===== Texto fornecido

Há, assim, o surgimento de um elemento desconhecido pela teoria do direito até então e que está além dos indivíduos. Trata-se desse novo corpo múltiplo, a população. Apenas sob a luz desse novo corpo múltiplo é que os fenômenos fazem sentido para a biopolítica, já que a natureza destes é coletiva, aleatória, imprevisível e com duração limitada. Os mecanismos biopolíticos vão atuar em torno da aleatoriedade visando otimizar um estado de vida, tornando a noção de fazer viver e deixar morrer muito mais rica em sentido do que outrora.

Em contraponto à disciplina, a nova técnica visa controlar acontecimentos fortuitos e suas probabilidades e, assim, eventualmente modificá-los e trabalhar para compensar seus efeitos. O referido controle opera-se considerando processos biológicos ou biossociológicos das massas humanas evidenciando o caráter biorregulamentador do Estado.  Nesse sentido, em “Segurança, Território e População” o filósofo esclarece que:

É a população, portanto, muito mais do que o poder do soberano, que aparece como o fim e o instrumento do governo: sujeito de necessidades, de aspirações, mas também objeto nas mãos do governo. [Ela aparece] como consciente, diante do governo, do que ela quer, e também inconsciente do que a fazem fazer. O interesse como consciência de cada um dos indivíduos que constitui a população e o interesse como interesse da população, quaisquer que sejam os interesses e as aspirações individuais dos que a compõem, é isso que vai ser, em seu equívoco, o alvo e o instrumento fundamental do governo das populações. (FOUCAULT, 2008, p.140)

O saber do governo está diretamente vinculado ao conhecimento dos processos[2], em sua totalidade, que dizem respeito à população. Portanto a administração dessa massa coletiva de fenômenos demanda profundidade, sutileza e zelo aos detalhes. A arte de governar exige controle atento em especial no que tange aos habitantes, riquezas, comportamentos individuais e coletivos, assemelhando-se a vigilância de um pai no seio familiar, como Foucault assinala em “Microfísica do Poder”.

Com os elementos que temos até aqui já é possível compreender o poder que a gestão das massas exerce no que tange à subjetividade das pessoas, bem como o nível do controle operado e viabilizado através de instrumentos como a estatística, cálculo e a polícia.  Foucault é taxativo ao afirmar que a economia e a opinião são os dois grandes elementos da realidade a se manipular pelo governante, o que aponta para o que o autor chama de o problema do público. Tal problema consiste na intervenção sobre a consciência das pessoas por parte da razão do Estado visando a mudança não só de suas opiniões mas, principalmente, de suas ações que afetam a dinâmica desses sujeitos econômicos e políticos. Fica evidente a nítida manipulação da subjetividade da população, o que nos permite questionar a viabilidade na prática de noções muito caras ao direito como, por exemplo, a autonomia pessoal. Mas esse assunto que, particularmente, acho bastante digno de reflexão para além da perspectiva jurídica fica para uma próxima coluna!

==========
===== Linhas armazenadas

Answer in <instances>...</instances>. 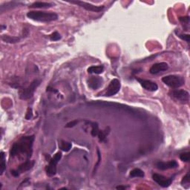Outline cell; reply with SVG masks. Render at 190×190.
Here are the masks:
<instances>
[{"instance_id":"cell-7","label":"cell","mask_w":190,"mask_h":190,"mask_svg":"<svg viewBox=\"0 0 190 190\" xmlns=\"http://www.w3.org/2000/svg\"><path fill=\"white\" fill-rule=\"evenodd\" d=\"M121 84L119 79H114L111 81V82L108 85V88H106V91H105V96H111L113 95L117 94L119 92L120 89Z\"/></svg>"},{"instance_id":"cell-18","label":"cell","mask_w":190,"mask_h":190,"mask_svg":"<svg viewBox=\"0 0 190 190\" xmlns=\"http://www.w3.org/2000/svg\"><path fill=\"white\" fill-rule=\"evenodd\" d=\"M1 39H2V40L4 42H5V43H17V42L19 41V39L18 38V37H10V36H2V37H1Z\"/></svg>"},{"instance_id":"cell-9","label":"cell","mask_w":190,"mask_h":190,"mask_svg":"<svg viewBox=\"0 0 190 190\" xmlns=\"http://www.w3.org/2000/svg\"><path fill=\"white\" fill-rule=\"evenodd\" d=\"M153 180L162 187H168L172 183V178H166L164 176L159 174H154L152 176Z\"/></svg>"},{"instance_id":"cell-14","label":"cell","mask_w":190,"mask_h":190,"mask_svg":"<svg viewBox=\"0 0 190 190\" xmlns=\"http://www.w3.org/2000/svg\"><path fill=\"white\" fill-rule=\"evenodd\" d=\"M34 161H31V160H26L25 163H23L22 164L20 165L19 166L18 169L17 170L19 171V172H25L26 171H28L29 169H31V168L34 166Z\"/></svg>"},{"instance_id":"cell-24","label":"cell","mask_w":190,"mask_h":190,"mask_svg":"<svg viewBox=\"0 0 190 190\" xmlns=\"http://www.w3.org/2000/svg\"><path fill=\"white\" fill-rule=\"evenodd\" d=\"M180 158L182 161L189 162L190 159V153L189 152H184V153L180 154Z\"/></svg>"},{"instance_id":"cell-22","label":"cell","mask_w":190,"mask_h":190,"mask_svg":"<svg viewBox=\"0 0 190 190\" xmlns=\"http://www.w3.org/2000/svg\"><path fill=\"white\" fill-rule=\"evenodd\" d=\"M91 127H92V130H91V135L93 137L97 136L98 133H99V126L96 123H91Z\"/></svg>"},{"instance_id":"cell-13","label":"cell","mask_w":190,"mask_h":190,"mask_svg":"<svg viewBox=\"0 0 190 190\" xmlns=\"http://www.w3.org/2000/svg\"><path fill=\"white\" fill-rule=\"evenodd\" d=\"M102 79L99 77H91L88 79V86L91 89H98L102 85Z\"/></svg>"},{"instance_id":"cell-31","label":"cell","mask_w":190,"mask_h":190,"mask_svg":"<svg viewBox=\"0 0 190 190\" xmlns=\"http://www.w3.org/2000/svg\"><path fill=\"white\" fill-rule=\"evenodd\" d=\"M126 188V186H117V189H125Z\"/></svg>"},{"instance_id":"cell-23","label":"cell","mask_w":190,"mask_h":190,"mask_svg":"<svg viewBox=\"0 0 190 190\" xmlns=\"http://www.w3.org/2000/svg\"><path fill=\"white\" fill-rule=\"evenodd\" d=\"M49 37L50 40H52V41H58V40H60L61 39V36H60V34L57 31L52 33Z\"/></svg>"},{"instance_id":"cell-3","label":"cell","mask_w":190,"mask_h":190,"mask_svg":"<svg viewBox=\"0 0 190 190\" xmlns=\"http://www.w3.org/2000/svg\"><path fill=\"white\" fill-rule=\"evenodd\" d=\"M162 81L168 86L172 88H177L184 84L185 80L178 75H168L162 78Z\"/></svg>"},{"instance_id":"cell-20","label":"cell","mask_w":190,"mask_h":190,"mask_svg":"<svg viewBox=\"0 0 190 190\" xmlns=\"http://www.w3.org/2000/svg\"><path fill=\"white\" fill-rule=\"evenodd\" d=\"M5 160H4V153L3 152H1V163H0V174H2L5 169Z\"/></svg>"},{"instance_id":"cell-27","label":"cell","mask_w":190,"mask_h":190,"mask_svg":"<svg viewBox=\"0 0 190 190\" xmlns=\"http://www.w3.org/2000/svg\"><path fill=\"white\" fill-rule=\"evenodd\" d=\"M33 117V113H32V109L31 108H28V111L27 114H26L25 116V119L26 120H30Z\"/></svg>"},{"instance_id":"cell-21","label":"cell","mask_w":190,"mask_h":190,"mask_svg":"<svg viewBox=\"0 0 190 190\" xmlns=\"http://www.w3.org/2000/svg\"><path fill=\"white\" fill-rule=\"evenodd\" d=\"M109 133V130H108V129H105V130L104 131H99V133H98V138H99V140L100 142L103 141L105 140V137Z\"/></svg>"},{"instance_id":"cell-5","label":"cell","mask_w":190,"mask_h":190,"mask_svg":"<svg viewBox=\"0 0 190 190\" xmlns=\"http://www.w3.org/2000/svg\"><path fill=\"white\" fill-rule=\"evenodd\" d=\"M61 158L62 153L59 152L56 153V155L50 160L49 164H48L47 169H46V172H47L48 176H53L56 174V172H57V165Z\"/></svg>"},{"instance_id":"cell-6","label":"cell","mask_w":190,"mask_h":190,"mask_svg":"<svg viewBox=\"0 0 190 190\" xmlns=\"http://www.w3.org/2000/svg\"><path fill=\"white\" fill-rule=\"evenodd\" d=\"M170 94L174 99L183 102V103H187L189 99V92L185 91V90H173V91H171Z\"/></svg>"},{"instance_id":"cell-29","label":"cell","mask_w":190,"mask_h":190,"mask_svg":"<svg viewBox=\"0 0 190 190\" xmlns=\"http://www.w3.org/2000/svg\"><path fill=\"white\" fill-rule=\"evenodd\" d=\"M180 21L182 22H184V23H189V16L180 17Z\"/></svg>"},{"instance_id":"cell-4","label":"cell","mask_w":190,"mask_h":190,"mask_svg":"<svg viewBox=\"0 0 190 190\" xmlns=\"http://www.w3.org/2000/svg\"><path fill=\"white\" fill-rule=\"evenodd\" d=\"M40 80L38 79H34V81L31 83V85L28 87L25 88H22L20 89L19 91V98L22 99H30L34 95V91H35L36 88L40 85Z\"/></svg>"},{"instance_id":"cell-10","label":"cell","mask_w":190,"mask_h":190,"mask_svg":"<svg viewBox=\"0 0 190 190\" xmlns=\"http://www.w3.org/2000/svg\"><path fill=\"white\" fill-rule=\"evenodd\" d=\"M138 82L141 83V85H142L143 88H144L145 89L149 91H155L158 89V85H157L155 82H152L150 80H146V79H137Z\"/></svg>"},{"instance_id":"cell-28","label":"cell","mask_w":190,"mask_h":190,"mask_svg":"<svg viewBox=\"0 0 190 190\" xmlns=\"http://www.w3.org/2000/svg\"><path fill=\"white\" fill-rule=\"evenodd\" d=\"M77 123H78V121L77 120H74V121H72V122H70V123H67V125L65 126V127L66 128L73 127V126H75L76 124Z\"/></svg>"},{"instance_id":"cell-30","label":"cell","mask_w":190,"mask_h":190,"mask_svg":"<svg viewBox=\"0 0 190 190\" xmlns=\"http://www.w3.org/2000/svg\"><path fill=\"white\" fill-rule=\"evenodd\" d=\"M11 174H13V176H19V171L18 170H16V171H11Z\"/></svg>"},{"instance_id":"cell-12","label":"cell","mask_w":190,"mask_h":190,"mask_svg":"<svg viewBox=\"0 0 190 190\" xmlns=\"http://www.w3.org/2000/svg\"><path fill=\"white\" fill-rule=\"evenodd\" d=\"M178 164L175 160H171L168 162H158L156 163V168L160 170H167L177 167Z\"/></svg>"},{"instance_id":"cell-19","label":"cell","mask_w":190,"mask_h":190,"mask_svg":"<svg viewBox=\"0 0 190 190\" xmlns=\"http://www.w3.org/2000/svg\"><path fill=\"white\" fill-rule=\"evenodd\" d=\"M60 148L64 152H68L70 149L72 147V145L71 143L68 142H65V141H61V143H60Z\"/></svg>"},{"instance_id":"cell-1","label":"cell","mask_w":190,"mask_h":190,"mask_svg":"<svg viewBox=\"0 0 190 190\" xmlns=\"http://www.w3.org/2000/svg\"><path fill=\"white\" fill-rule=\"evenodd\" d=\"M34 141V136H25L16 143H15L11 147L10 154L11 156H15L19 154L25 155L27 158H31L32 154V146Z\"/></svg>"},{"instance_id":"cell-16","label":"cell","mask_w":190,"mask_h":190,"mask_svg":"<svg viewBox=\"0 0 190 190\" xmlns=\"http://www.w3.org/2000/svg\"><path fill=\"white\" fill-rule=\"evenodd\" d=\"M104 68L102 65H97V66H91L88 68V72L90 73V74H99L101 73H102L103 71Z\"/></svg>"},{"instance_id":"cell-25","label":"cell","mask_w":190,"mask_h":190,"mask_svg":"<svg viewBox=\"0 0 190 190\" xmlns=\"http://www.w3.org/2000/svg\"><path fill=\"white\" fill-rule=\"evenodd\" d=\"M178 37H180L182 40H185L187 43H189V39H190V35L189 34H178Z\"/></svg>"},{"instance_id":"cell-2","label":"cell","mask_w":190,"mask_h":190,"mask_svg":"<svg viewBox=\"0 0 190 190\" xmlns=\"http://www.w3.org/2000/svg\"><path fill=\"white\" fill-rule=\"evenodd\" d=\"M27 16L34 21L42 22L55 21L58 19L57 13L45 11H30L27 13Z\"/></svg>"},{"instance_id":"cell-17","label":"cell","mask_w":190,"mask_h":190,"mask_svg":"<svg viewBox=\"0 0 190 190\" xmlns=\"http://www.w3.org/2000/svg\"><path fill=\"white\" fill-rule=\"evenodd\" d=\"M130 176L134 177H144V172H143V171L141 170V169L136 168V169H134L133 170L131 171Z\"/></svg>"},{"instance_id":"cell-26","label":"cell","mask_w":190,"mask_h":190,"mask_svg":"<svg viewBox=\"0 0 190 190\" xmlns=\"http://www.w3.org/2000/svg\"><path fill=\"white\" fill-rule=\"evenodd\" d=\"M189 180H190L189 173H187L186 176H184V177H183V180H182V181H181L182 185H184V184H186V183H189Z\"/></svg>"},{"instance_id":"cell-8","label":"cell","mask_w":190,"mask_h":190,"mask_svg":"<svg viewBox=\"0 0 190 190\" xmlns=\"http://www.w3.org/2000/svg\"><path fill=\"white\" fill-rule=\"evenodd\" d=\"M71 3L73 4H78V5L81 6L83 8L86 9L87 10H89V11H93V12H100L101 10H103L104 6H96L94 4H91L90 3L84 2V1H70Z\"/></svg>"},{"instance_id":"cell-11","label":"cell","mask_w":190,"mask_h":190,"mask_svg":"<svg viewBox=\"0 0 190 190\" xmlns=\"http://www.w3.org/2000/svg\"><path fill=\"white\" fill-rule=\"evenodd\" d=\"M169 68V65L166 63H159L154 64L149 69V72L152 74H157L160 72L166 71Z\"/></svg>"},{"instance_id":"cell-15","label":"cell","mask_w":190,"mask_h":190,"mask_svg":"<svg viewBox=\"0 0 190 190\" xmlns=\"http://www.w3.org/2000/svg\"><path fill=\"white\" fill-rule=\"evenodd\" d=\"M52 6V4L49 2H44V1H36L33 3L30 7H35V8H44V7H50Z\"/></svg>"}]
</instances>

==========

» **Tarefas**
**1.** Quais características o texto sobre biopolítica atribui à natureza dos fenômenos? Liste todas.
**2.** Prolongue o texto sobre biopolítica a partir do ponto em que ele termina.
Estas linhas não têm relação com o texto sobre biopolítica.

» **Respostas**
**1.**
- coletiva
- aleatória
- imprevisível
- com duração limitada

**2.**
Um abraço e até a próxima!

 

[1] Os gregos utilizavam as palavras zoé e bios para expressar o que chamamos de vida. Para eles a zoé consistia no simples fato de viver, comum a todos os seres vivos e, por sua vez, a bios expressava uma forma de viver própria de um indivíduo ou grupo.  A simples vida natural, no entanto, apenas é considerada no mundo clássico, na polis, quando analisada sob o prisma de mera vida reprodutiva. Foucault, tendo por base a noção aristotélica de que o homem é um animal político, sintetiza o processo pelo qual a vida natural é incluída nos mecanismos e cálculos do Estado e a política alcança o status de biopolítica em “Vontade de saber”: “ Por milênios, o homem permaneceu o que era para Aristóteles: um animal vivente e, além disso, capaz de existência política; o homem moderno é um animal em cuja política está em questão a sua vida de ser vivente” (FOUCAULT, 2001, p.127)

[2] Esse domínio acerca dos processos é denominado na obra foucaultiana como economia política.

Pra quem quiser ler mais sobre o assunto, para este texto tive como referências:

FOUCAULT, Michel. (2008) Segurança, Território e População. Tradução de Eduardo Brandão. São Paulo: Martins Fontes.

FOUCAULT, Michel. (2010) Em Defesa da Sociedade. 2ª. Ed. Tradução de Maria Ermantina de Almeida Prado Galvão. São Paulo: WMF Martins Fontes.

FOUCAULT, MICHEL. (2001) História da Sexualidade I: A Vontade de Saber; tradução de Maria Thereza da Costa Albuquerque e J. A. Guilhon Albuquerque. 14.ed. – Rio de Janeiro: Edições Graal.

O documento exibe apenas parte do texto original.